===== Material shown
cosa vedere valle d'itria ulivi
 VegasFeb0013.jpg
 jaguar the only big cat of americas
==========
===== Material shown
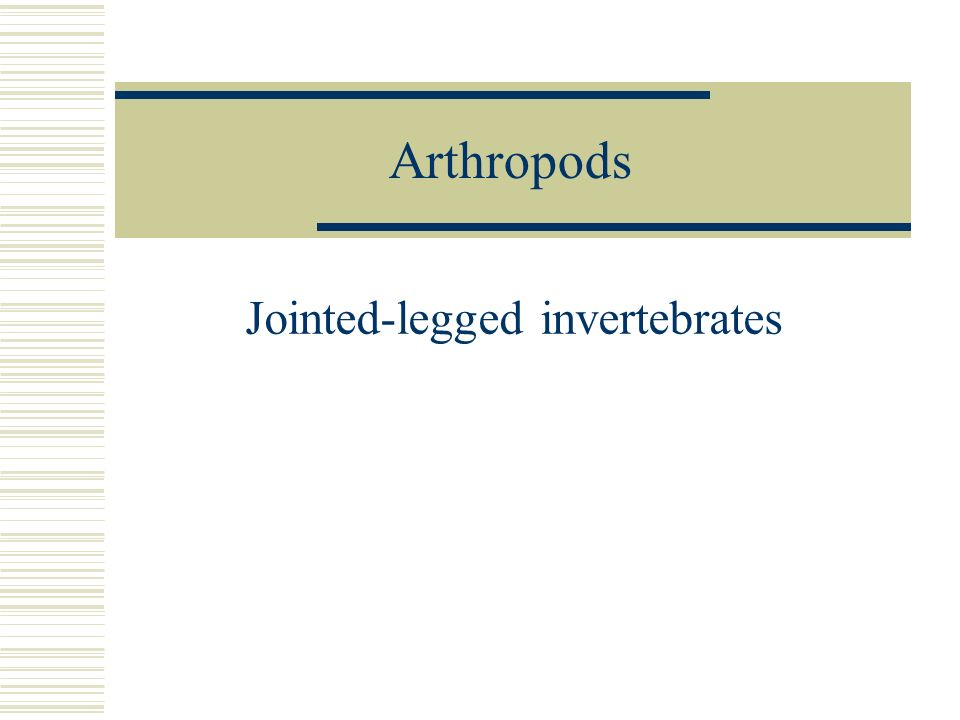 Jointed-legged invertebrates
==========
### Exercise objective
Write out only the lines that run from the line containing "cosa vedere valle d'itria ulivi" through the line containing "jaguar the only big cat of americas", both included, exactly as they appear above.

### Completed task
cosa vedere valle d'itria ulivi
 VegasFeb0013.jpg
 jaguar the only big cat of americas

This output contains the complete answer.